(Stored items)
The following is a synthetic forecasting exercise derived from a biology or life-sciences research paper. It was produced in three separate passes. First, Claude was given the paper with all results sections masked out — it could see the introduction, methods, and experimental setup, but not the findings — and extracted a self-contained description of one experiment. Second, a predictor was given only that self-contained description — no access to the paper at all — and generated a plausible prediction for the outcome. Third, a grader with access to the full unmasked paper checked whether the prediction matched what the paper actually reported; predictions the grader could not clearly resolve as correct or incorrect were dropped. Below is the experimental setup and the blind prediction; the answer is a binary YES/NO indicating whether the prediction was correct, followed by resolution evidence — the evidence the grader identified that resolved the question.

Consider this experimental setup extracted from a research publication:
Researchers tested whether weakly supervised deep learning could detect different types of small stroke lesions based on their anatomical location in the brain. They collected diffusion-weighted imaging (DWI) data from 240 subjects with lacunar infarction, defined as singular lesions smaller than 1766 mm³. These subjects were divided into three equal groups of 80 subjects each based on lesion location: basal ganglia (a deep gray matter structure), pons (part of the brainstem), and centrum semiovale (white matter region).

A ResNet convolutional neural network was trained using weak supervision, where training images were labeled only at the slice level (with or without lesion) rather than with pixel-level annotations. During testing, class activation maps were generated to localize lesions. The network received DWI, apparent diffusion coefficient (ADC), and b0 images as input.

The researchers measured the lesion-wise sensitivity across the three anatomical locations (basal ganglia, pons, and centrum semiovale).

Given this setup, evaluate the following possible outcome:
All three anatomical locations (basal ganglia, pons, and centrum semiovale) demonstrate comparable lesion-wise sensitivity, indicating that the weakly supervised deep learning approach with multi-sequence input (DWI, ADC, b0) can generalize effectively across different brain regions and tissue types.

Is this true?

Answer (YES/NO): YES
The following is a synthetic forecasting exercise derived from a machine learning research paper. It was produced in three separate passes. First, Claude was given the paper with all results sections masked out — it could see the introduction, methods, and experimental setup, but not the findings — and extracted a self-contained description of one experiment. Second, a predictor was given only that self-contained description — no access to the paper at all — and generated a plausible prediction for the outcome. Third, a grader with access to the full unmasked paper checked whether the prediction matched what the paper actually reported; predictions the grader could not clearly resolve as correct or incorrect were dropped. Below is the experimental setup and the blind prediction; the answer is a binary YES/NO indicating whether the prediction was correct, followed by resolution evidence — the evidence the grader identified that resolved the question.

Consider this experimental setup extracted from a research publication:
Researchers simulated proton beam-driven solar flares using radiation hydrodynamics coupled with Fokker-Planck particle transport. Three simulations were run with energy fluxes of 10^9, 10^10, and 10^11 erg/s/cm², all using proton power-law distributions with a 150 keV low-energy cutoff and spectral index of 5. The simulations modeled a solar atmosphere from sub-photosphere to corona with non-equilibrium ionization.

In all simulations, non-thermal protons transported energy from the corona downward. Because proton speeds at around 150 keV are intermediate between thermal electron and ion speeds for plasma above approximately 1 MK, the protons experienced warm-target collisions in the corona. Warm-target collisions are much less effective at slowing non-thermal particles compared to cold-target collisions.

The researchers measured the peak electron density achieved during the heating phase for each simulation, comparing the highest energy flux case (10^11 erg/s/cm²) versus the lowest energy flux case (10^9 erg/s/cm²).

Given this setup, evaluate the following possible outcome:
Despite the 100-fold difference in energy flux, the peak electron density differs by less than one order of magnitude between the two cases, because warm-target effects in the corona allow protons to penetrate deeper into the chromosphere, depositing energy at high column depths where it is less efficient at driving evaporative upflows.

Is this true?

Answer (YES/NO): NO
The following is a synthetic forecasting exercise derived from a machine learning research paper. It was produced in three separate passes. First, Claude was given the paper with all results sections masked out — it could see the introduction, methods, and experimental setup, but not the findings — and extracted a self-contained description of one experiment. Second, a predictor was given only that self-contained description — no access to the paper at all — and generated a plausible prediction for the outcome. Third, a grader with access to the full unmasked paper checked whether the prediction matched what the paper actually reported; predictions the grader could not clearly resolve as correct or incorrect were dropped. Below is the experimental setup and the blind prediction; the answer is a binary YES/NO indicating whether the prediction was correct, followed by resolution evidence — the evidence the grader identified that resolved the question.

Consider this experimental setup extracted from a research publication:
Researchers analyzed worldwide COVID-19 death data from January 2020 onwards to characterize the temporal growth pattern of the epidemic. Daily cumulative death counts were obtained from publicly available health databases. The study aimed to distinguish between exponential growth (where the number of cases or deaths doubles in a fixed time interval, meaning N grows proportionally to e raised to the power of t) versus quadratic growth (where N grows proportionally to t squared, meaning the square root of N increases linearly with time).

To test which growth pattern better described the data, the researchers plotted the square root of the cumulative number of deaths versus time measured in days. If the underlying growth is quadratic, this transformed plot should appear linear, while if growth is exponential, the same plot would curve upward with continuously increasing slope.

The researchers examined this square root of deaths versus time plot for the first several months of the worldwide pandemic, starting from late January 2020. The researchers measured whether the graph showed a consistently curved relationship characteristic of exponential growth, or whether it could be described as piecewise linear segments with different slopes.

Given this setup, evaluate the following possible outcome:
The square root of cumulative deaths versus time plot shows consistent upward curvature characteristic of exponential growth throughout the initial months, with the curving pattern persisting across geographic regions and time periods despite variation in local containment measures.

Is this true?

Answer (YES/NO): NO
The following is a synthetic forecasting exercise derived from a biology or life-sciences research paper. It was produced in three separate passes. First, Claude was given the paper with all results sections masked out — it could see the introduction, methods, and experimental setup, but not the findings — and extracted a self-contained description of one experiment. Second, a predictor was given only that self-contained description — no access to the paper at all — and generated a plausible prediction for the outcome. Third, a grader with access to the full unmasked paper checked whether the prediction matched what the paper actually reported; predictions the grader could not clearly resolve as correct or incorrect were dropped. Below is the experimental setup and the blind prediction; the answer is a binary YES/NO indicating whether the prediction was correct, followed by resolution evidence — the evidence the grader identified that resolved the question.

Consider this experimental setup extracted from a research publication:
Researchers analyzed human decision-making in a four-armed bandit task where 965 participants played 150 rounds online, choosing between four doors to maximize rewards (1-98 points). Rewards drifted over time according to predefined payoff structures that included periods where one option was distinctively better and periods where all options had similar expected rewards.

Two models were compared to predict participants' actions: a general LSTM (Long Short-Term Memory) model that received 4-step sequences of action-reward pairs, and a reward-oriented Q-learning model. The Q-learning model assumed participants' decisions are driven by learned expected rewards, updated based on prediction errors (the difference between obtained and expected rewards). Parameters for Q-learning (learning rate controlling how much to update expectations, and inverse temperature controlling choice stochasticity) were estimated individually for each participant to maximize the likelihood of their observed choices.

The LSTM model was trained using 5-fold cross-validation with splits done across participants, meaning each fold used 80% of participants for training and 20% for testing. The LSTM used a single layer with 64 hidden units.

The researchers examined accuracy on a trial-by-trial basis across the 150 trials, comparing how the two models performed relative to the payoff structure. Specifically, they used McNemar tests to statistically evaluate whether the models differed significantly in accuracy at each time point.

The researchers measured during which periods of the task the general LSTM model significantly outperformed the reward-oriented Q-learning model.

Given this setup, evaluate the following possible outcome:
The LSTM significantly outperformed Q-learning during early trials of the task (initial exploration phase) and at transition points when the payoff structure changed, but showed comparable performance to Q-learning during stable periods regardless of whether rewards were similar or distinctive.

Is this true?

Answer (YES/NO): NO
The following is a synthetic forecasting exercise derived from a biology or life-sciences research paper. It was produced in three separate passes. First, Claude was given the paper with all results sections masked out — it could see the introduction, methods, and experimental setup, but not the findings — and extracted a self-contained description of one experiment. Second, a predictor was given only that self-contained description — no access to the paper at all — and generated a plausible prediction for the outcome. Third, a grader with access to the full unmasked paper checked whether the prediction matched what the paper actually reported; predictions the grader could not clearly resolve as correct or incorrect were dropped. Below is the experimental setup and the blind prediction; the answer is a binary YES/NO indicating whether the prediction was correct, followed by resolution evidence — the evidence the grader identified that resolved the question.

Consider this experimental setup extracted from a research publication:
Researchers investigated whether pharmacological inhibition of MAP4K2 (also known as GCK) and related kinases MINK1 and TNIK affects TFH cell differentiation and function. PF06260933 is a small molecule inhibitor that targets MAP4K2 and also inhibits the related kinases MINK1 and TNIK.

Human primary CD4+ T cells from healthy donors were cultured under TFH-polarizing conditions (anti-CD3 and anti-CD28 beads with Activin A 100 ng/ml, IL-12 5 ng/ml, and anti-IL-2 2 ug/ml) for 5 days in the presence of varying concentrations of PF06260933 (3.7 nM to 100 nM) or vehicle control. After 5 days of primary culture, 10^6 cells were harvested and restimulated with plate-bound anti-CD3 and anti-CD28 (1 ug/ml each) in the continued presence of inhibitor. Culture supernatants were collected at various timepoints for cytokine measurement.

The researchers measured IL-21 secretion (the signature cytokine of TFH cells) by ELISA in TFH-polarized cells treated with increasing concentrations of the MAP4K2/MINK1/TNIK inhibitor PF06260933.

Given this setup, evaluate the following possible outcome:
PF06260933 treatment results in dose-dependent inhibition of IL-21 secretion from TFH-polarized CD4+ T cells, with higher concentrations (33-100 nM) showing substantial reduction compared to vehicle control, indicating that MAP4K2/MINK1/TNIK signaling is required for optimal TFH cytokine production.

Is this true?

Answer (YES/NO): YES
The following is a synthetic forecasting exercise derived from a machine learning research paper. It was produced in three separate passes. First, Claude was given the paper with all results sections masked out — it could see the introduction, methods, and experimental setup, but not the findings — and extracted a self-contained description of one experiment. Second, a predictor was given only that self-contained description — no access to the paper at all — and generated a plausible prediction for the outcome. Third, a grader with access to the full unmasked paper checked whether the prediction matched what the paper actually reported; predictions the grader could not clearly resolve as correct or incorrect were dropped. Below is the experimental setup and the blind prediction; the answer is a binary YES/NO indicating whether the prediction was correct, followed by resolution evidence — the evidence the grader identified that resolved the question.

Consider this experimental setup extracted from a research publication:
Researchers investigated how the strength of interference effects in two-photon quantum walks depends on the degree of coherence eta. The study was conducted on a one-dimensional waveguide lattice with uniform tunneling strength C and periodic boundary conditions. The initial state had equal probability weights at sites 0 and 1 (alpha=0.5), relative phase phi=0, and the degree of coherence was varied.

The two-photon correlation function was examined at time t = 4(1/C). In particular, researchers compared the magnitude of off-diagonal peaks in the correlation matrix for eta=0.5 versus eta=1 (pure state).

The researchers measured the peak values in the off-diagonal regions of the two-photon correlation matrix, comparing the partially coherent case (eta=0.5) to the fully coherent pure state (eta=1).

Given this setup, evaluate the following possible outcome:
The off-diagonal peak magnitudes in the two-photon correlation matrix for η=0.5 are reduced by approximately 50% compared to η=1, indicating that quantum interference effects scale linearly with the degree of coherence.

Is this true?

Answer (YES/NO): NO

#### Task brief:
If a line above holds the word "sensitivity", copy it.

#### Solution for this exercise:
The researchers measured the lesion-wise sensitivity across the three anatomical locations (basal ganglia, pons, and centrum semiovale).
All three anatomical locations (basal ganglia, pons, and centrum semiovale) demonstrate comparable lesion-wise sensitivity, indicating that the weakly supervised deep learning approach with multi-sequence input (DWI, ADC, b0) can generalize effectively across different brain regions and tissue types.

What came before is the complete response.